Com essa invasão cultural, a descentralização da Umbanda e a perda da memória da religião, muitos dirigentes impuseram seus jeitos sobre a forma de trabalho da Umbanda. Por fim, acabou sendo mais popularizada uma Umbanda fortemente africanizada e descaracterizada da sua origem. Alguns autores chegam a citar que os Orixás, Inquices, Santos e afins são a mesma coisa. Outros dizem que os Santos são Orixás menores, que estão sob a égide desse Orixá Maior, o que para mim, na visão teológica que tenho é um contrassenso. Por fim, alguns designam que os Orixás na verdade são manifestações de Deus, como se fossem suas faces. Como se o mesmo Deus se dividisse em 7, 14, 16 ou 18 entidades diferentes, se manifestando assim. Aliada a essa concepção ou interpretação equivocada, coloca-se que devemos cultuar os Orixás. Conclusão dos fatos: Hoje a maioria cultua Orixás e se esqueceram dos Santos e, ainda pior, de Deus!
Na Umbanda cultuamos a DEUS, chamado na cultura Bantu de NZambi ou Zambi. Deus é o maior e insofismável! Devemos culto a ELE e só a ELE. Porém reverenciamos as manifestações das forças naturais da Criação através dos seus manifestadores, como os Santos – que são seres humanos que ascenderam a uma condição especial e superior – e os encantados correspondentes. Então, mesmo que houvesse Orixá na Umbanda, nunca iríamos cultuá-lo, render-lhe amores e curvar a cabeça. Apenas iríamos respeitá-los pela sua representação na Criação, da mesma forma que devemos respeitar uma árvore, um rio, o mar e etc.

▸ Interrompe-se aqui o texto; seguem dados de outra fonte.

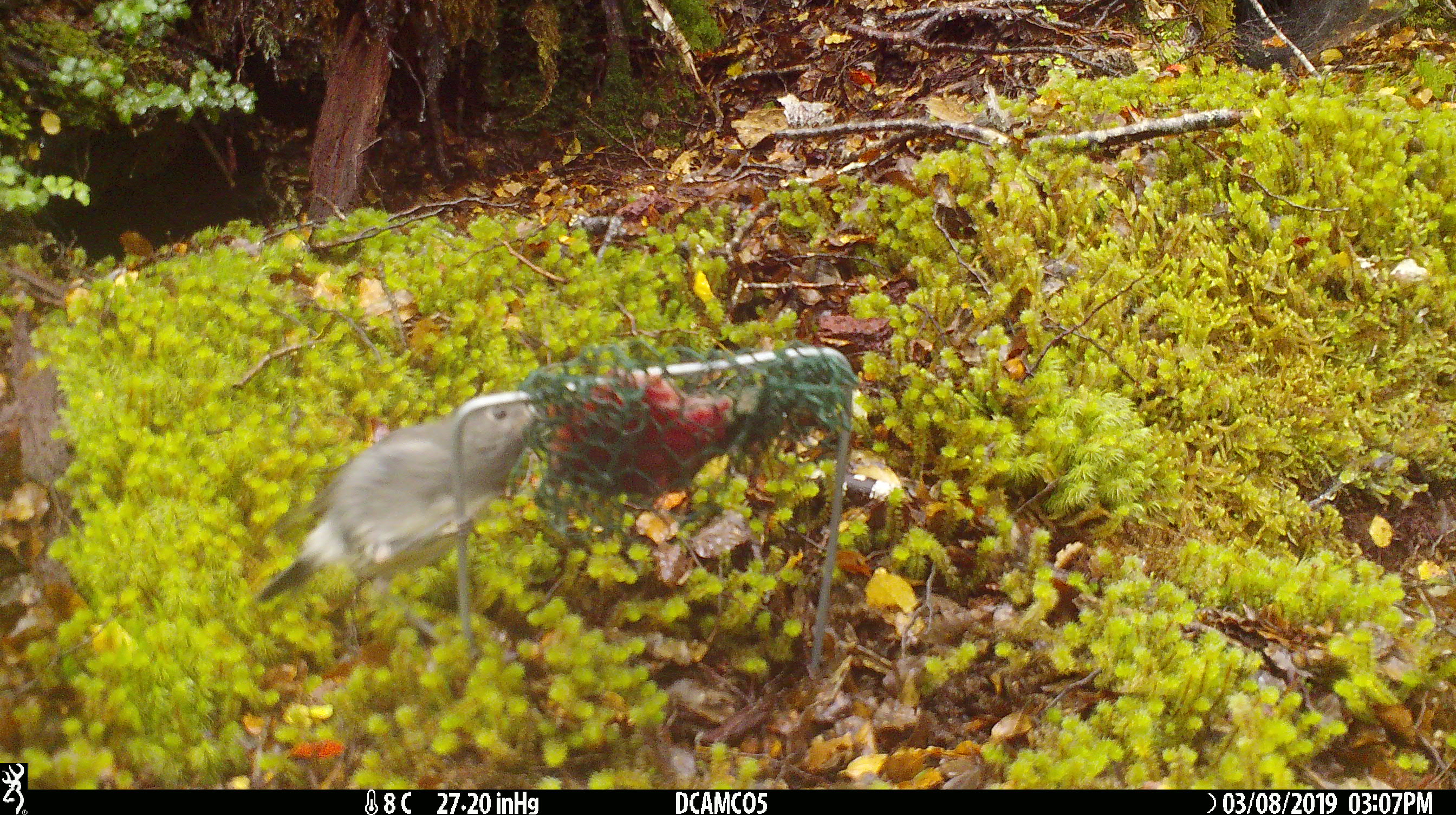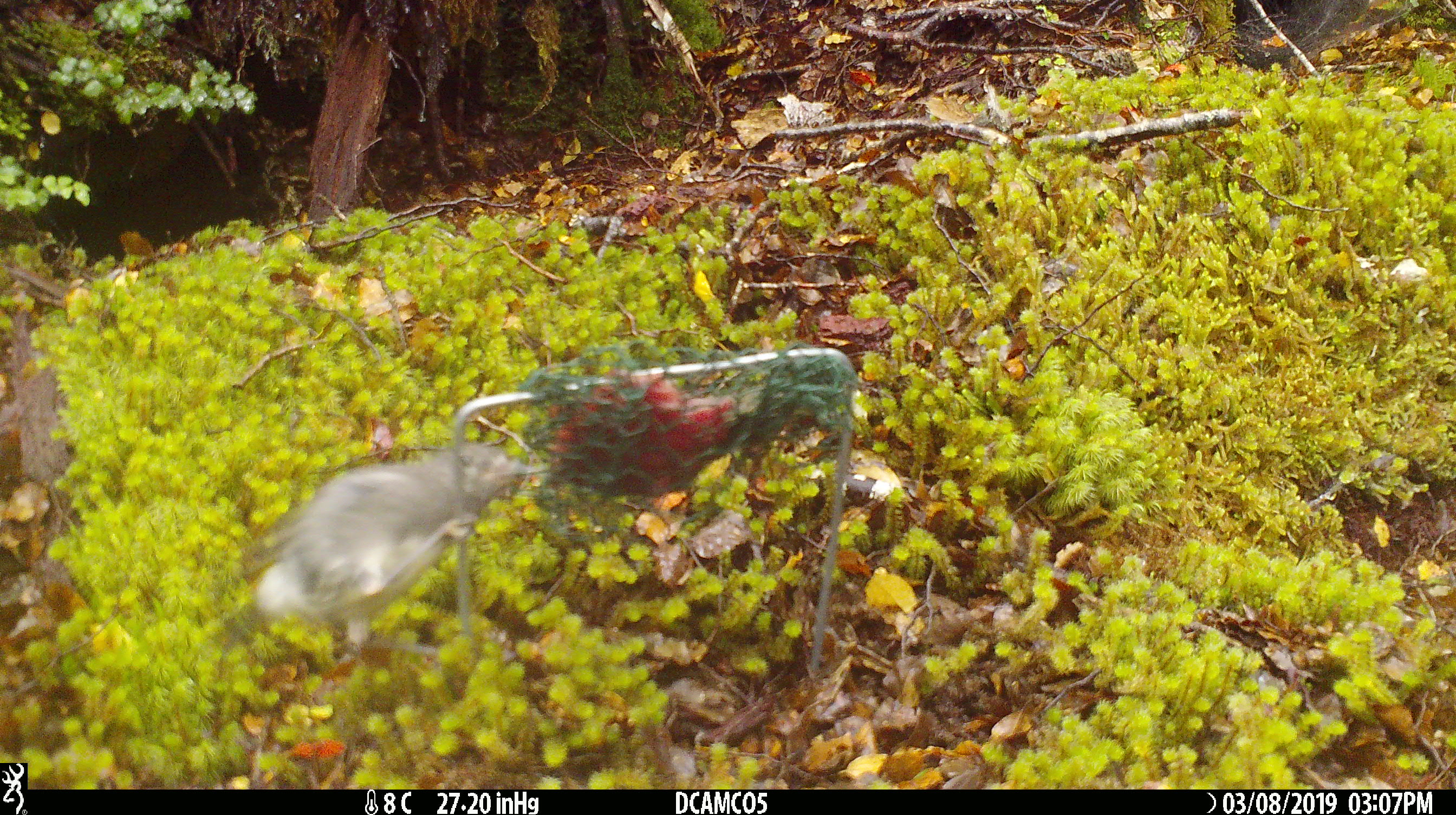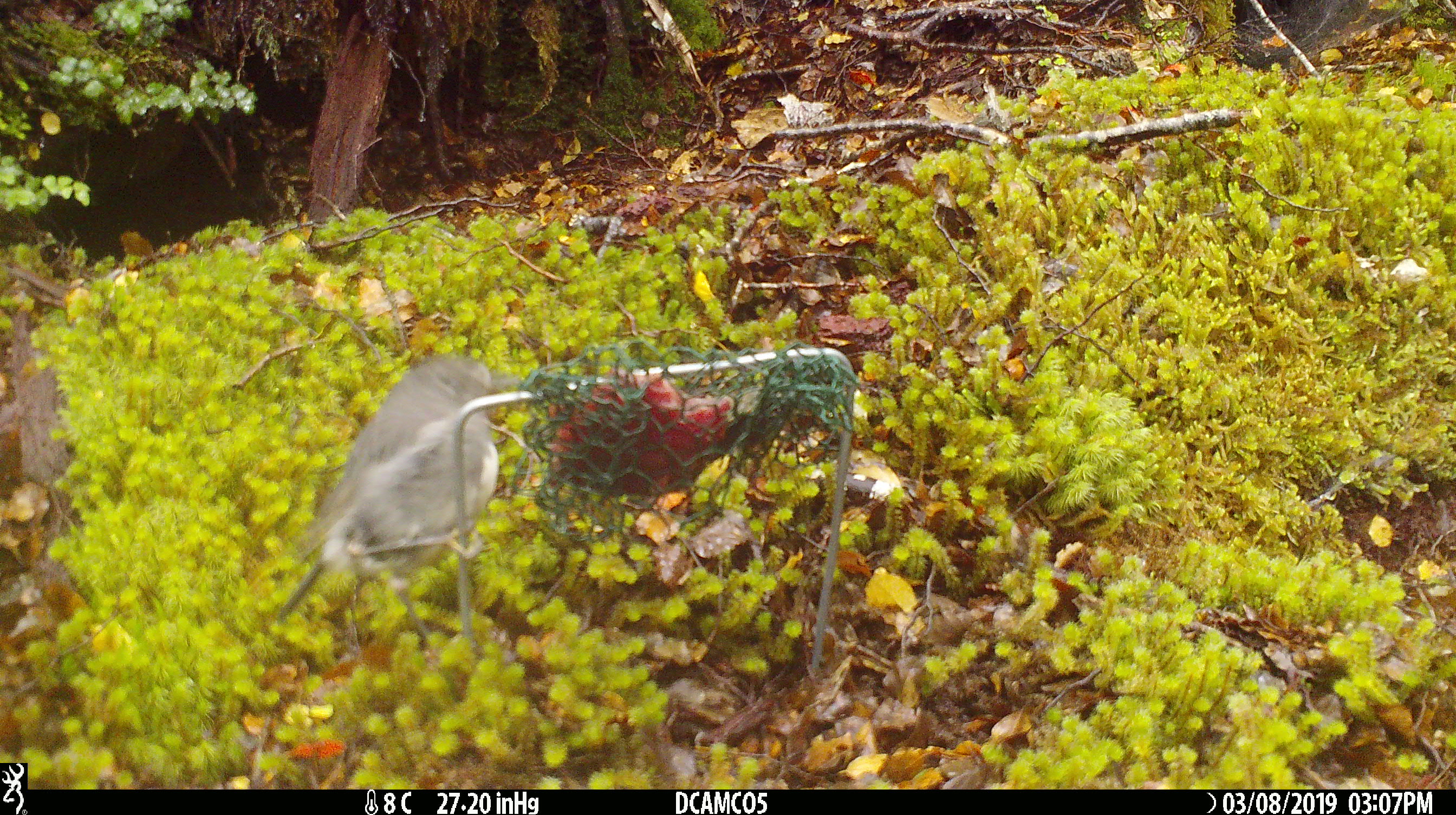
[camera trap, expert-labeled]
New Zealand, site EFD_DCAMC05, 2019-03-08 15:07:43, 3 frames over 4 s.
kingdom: Animalia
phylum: Chordata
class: Aves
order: Passeriformes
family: Petroicidae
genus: Petroica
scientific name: Petroica australis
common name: new zealand robin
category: robin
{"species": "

Umbandista, lembre-se quem pode mais é DEUS e só a ele rendemos culto.
O termo orixá na Umbanda, com o passar do tempo, tomou uma outra conotação, designando um espírito guia. Isso acabou gerando mais confusão ainda. Como o nosso recurso linguístico e vocabulário é limitado e com o passar do ano vai ficando ainda mais restrito (as novas gerações sabem bem menos palavras que as gerações anteriores), acabamos ficando impossibilitados de compreender as coisas sem contextualiza-las cronologicamente.
Então sintetizando: A Umbanda NÃO cultua Orixá! – Estamos entendidos?
Saravá Zambi! Saravá Deus Nosso Pai Criador!